Dialogue models, like all deployed AI models, require regular evaluation to ensure that they’re meeting customers’ needs. But evaluating a conversational interaction is a challenge; historically, it’s required human judgment, which makes evaluation slow and costly.
Last week, at the Conference on Empirical Methods in Natural Language Processing (EMNLP), we presented a new neural-network-based model that attempts to estimate how customers would rate their satisfaction with dialogue interactions.
In tests involving three different groups of users across 28 domains (such as music, weather, and movie and restaurant booking), our model estimated customer satisfaction 27% more accurately than a prior neural-network-based model.
The new model was also 7% more accurate than an earlier model from our group. The earlier model took advantage of features specific to Alexa’s previous dialogue manager. The new model does not, which means that it should generalize to new dialogue managers (such as Alexa Conversations) or alternative approaches to dialogue management.
The intuitive way to train a dialogue assessment model is with sample dialogues labeled according to how satisfying they are. This has proved challenging, however: people frequently disagree in their overall assessments of the same interaction, and customer evaluations are noisy.
Instead, researchers typically use training data in which each dialogue turn is rated individually; there tends to be more agreement on turn-by-turn assessments. This is the approach we took in our previous work.
In our new work, however, we train a model jointly on turn-by-turn data and overall user assessments. We use an attention mechanism to weight the contributions of the turn-by-turn scores to the final score. Those weights are learned from the data and can generalize across multiple skills and tasks.
A more-general model
In our previous work — which we presented last year in two papers (paper 1 | paper 2) — we identified 48 distinct features of the input data that a dialogue model should use to predict customer satisfaction. Some of those features were general, such as the speech recognizer’s confidence in its transcription of the input utterance. Other features, however, referred to specific dialogue acts — such as affirmation, negation, interrogation, or termination — tracked by an earlier version of Alexa’s dialogue manager.

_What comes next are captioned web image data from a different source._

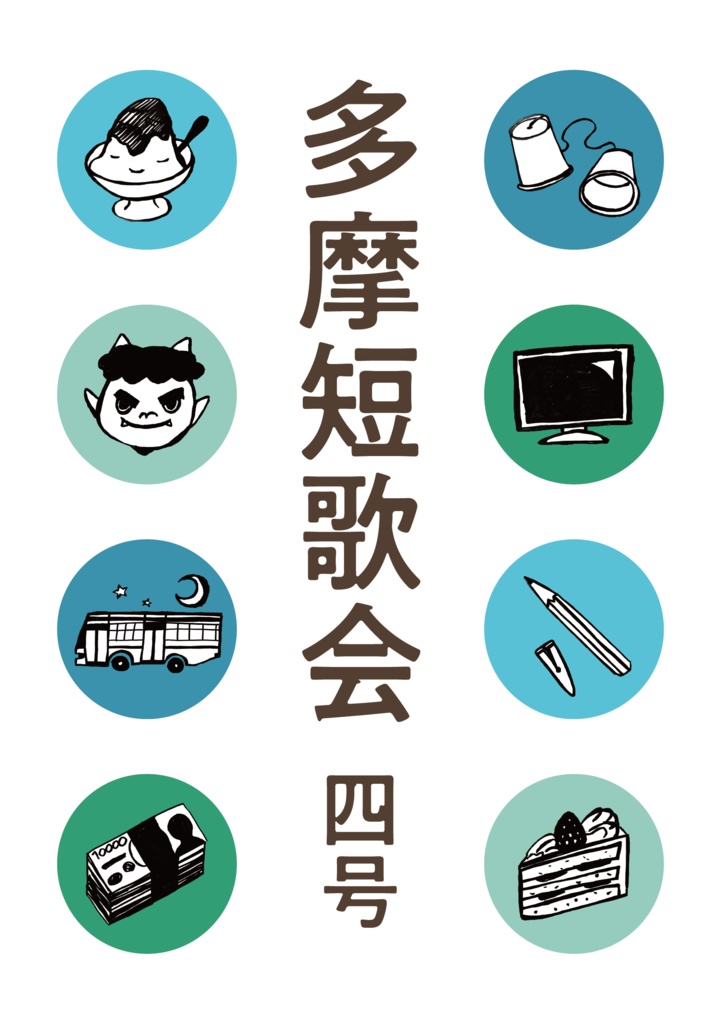 多摩短歌会 四号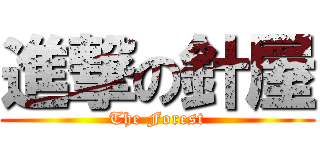 進撃の針屋 (The Forest)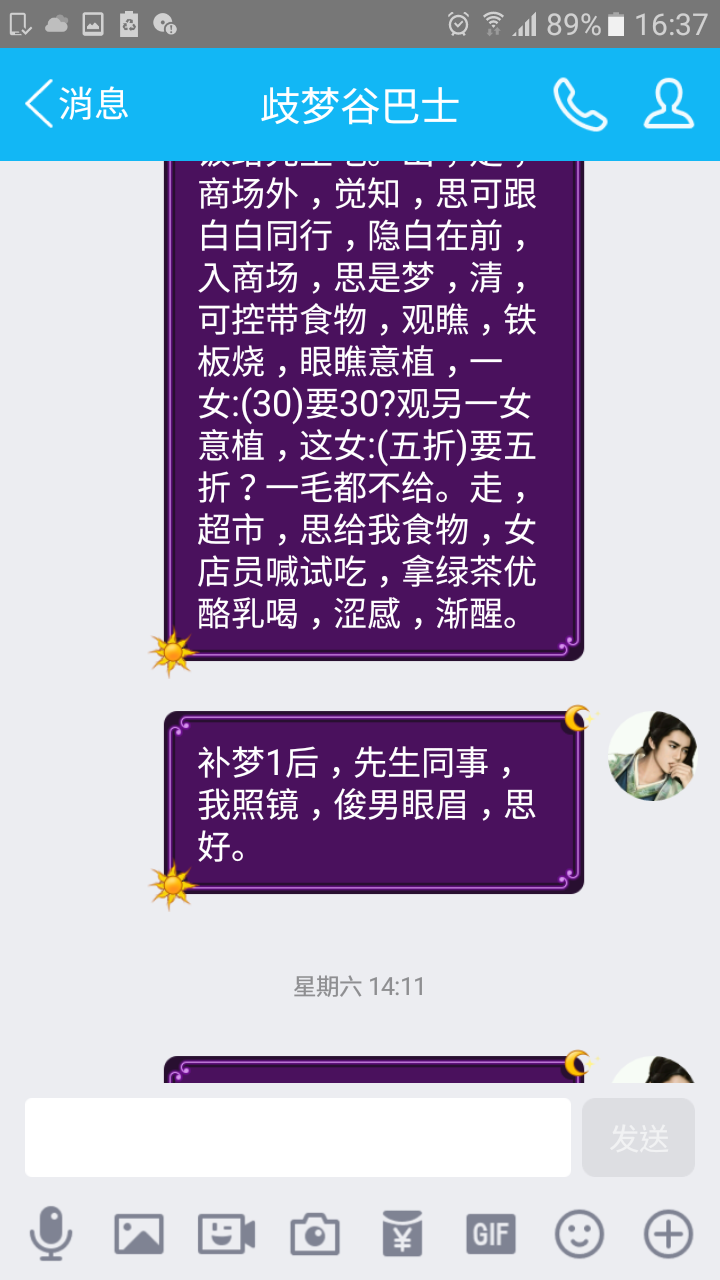 帖子配图 1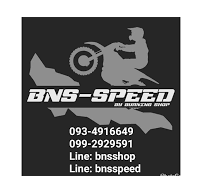 BNS speed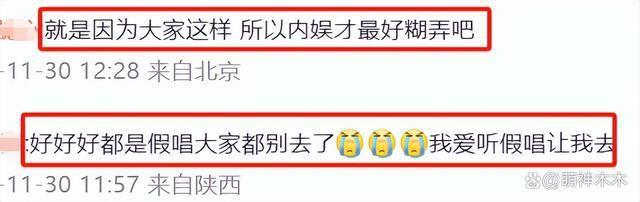 五月天演唱会被曝假唱对口型，粉丝称是惯犯，更多黑幕被扒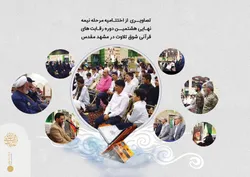 رقابت ۷۴ نوجوان قرآنی در نیمه‌نهایی هشتمین دوره «شوق تلاوت»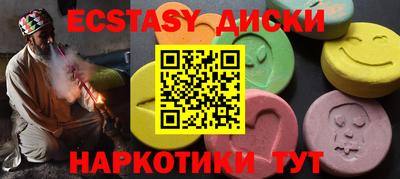 ALPHA-PVP Михайловка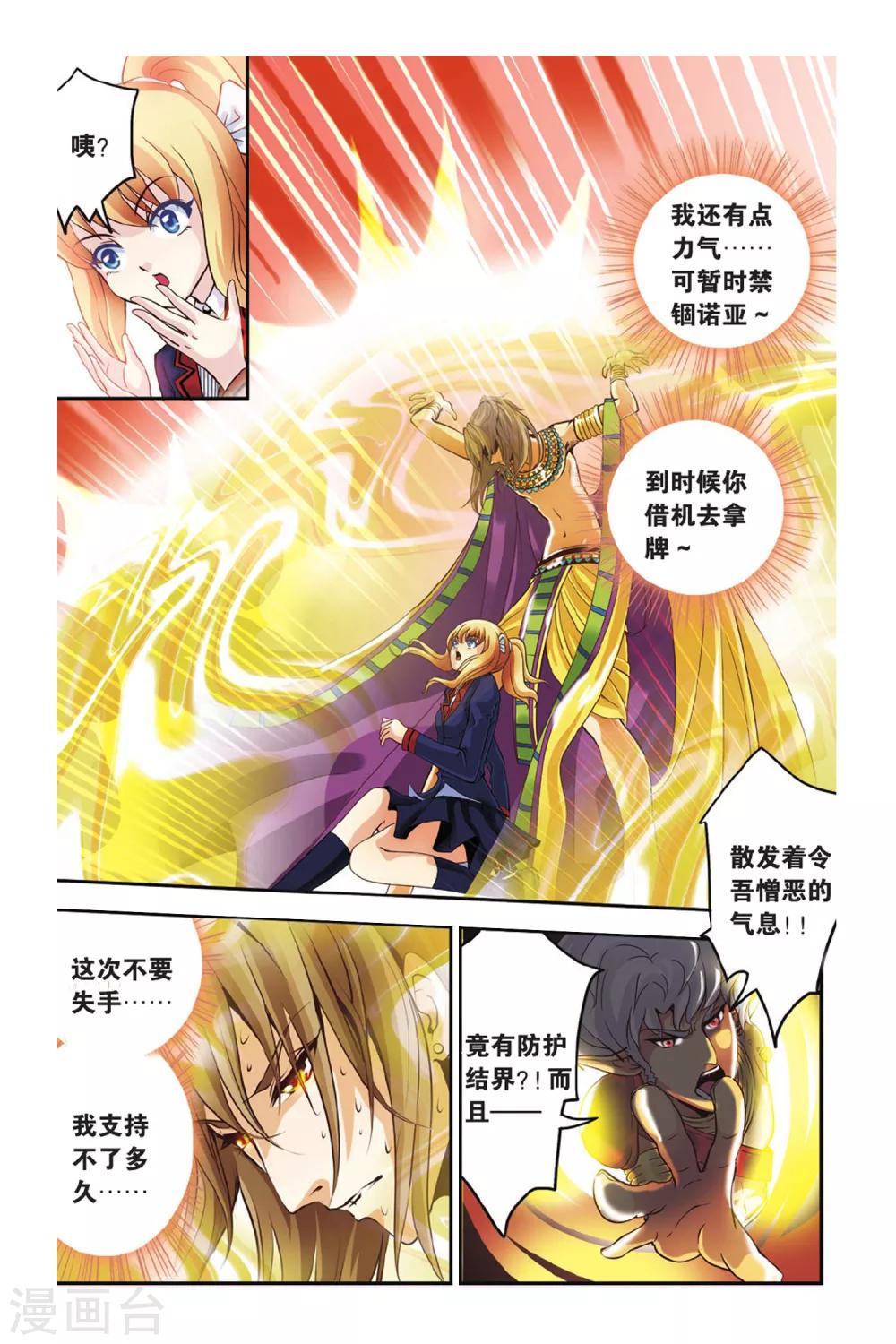 第03话 木乃伊的等候-第3话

In the new work, we keep only 12 of the most general features from the original set of 48, and we add five new ones, based on the Universal Sentence Encoder (USE). USE is a model for embedding input texts, or representing them as points in a multidimensional space, such that points representing related texts cluster together. Our new input features include the USE embeddings of customer and system utterances and measures of the similarities between them.
This feature set is much more general than the one we used in our earlier work, so it applies to a range of dialogue managers and domains. Yet a model trained using that feature set outperformed our earlier model — even when the test data included the specific dialogue acts on which the earlier model was trained.
In our paper, we first consider a model that predicts turn-by-turn ratings using a long-short-term-memory (LSTM) network. LSTMs process sequential inputs in order, so that the output corresponding to each input factors in both the inputs and outputs that preceded it.
Then we present an iteration of the model that replaces the LSTM with a bi-directional LSTM (bi-LSTM), an LSTM that processes the same data both forward and backward. The bi-LSTM jointly predicts the turn-by-turn ratings and the overall dialogue rating.
The outputs of the bi-LSTM pass through the attention layer, which accords some dialogue turns greater weight than others, before passing to the final layers of the network, which perform the classification. The loss function used to evaluate the model during training is a weighted combination of turn-level ratings and the overall dialogue rating.
In ongoing work, we plan to expand the model to factor in the preferences of individual users.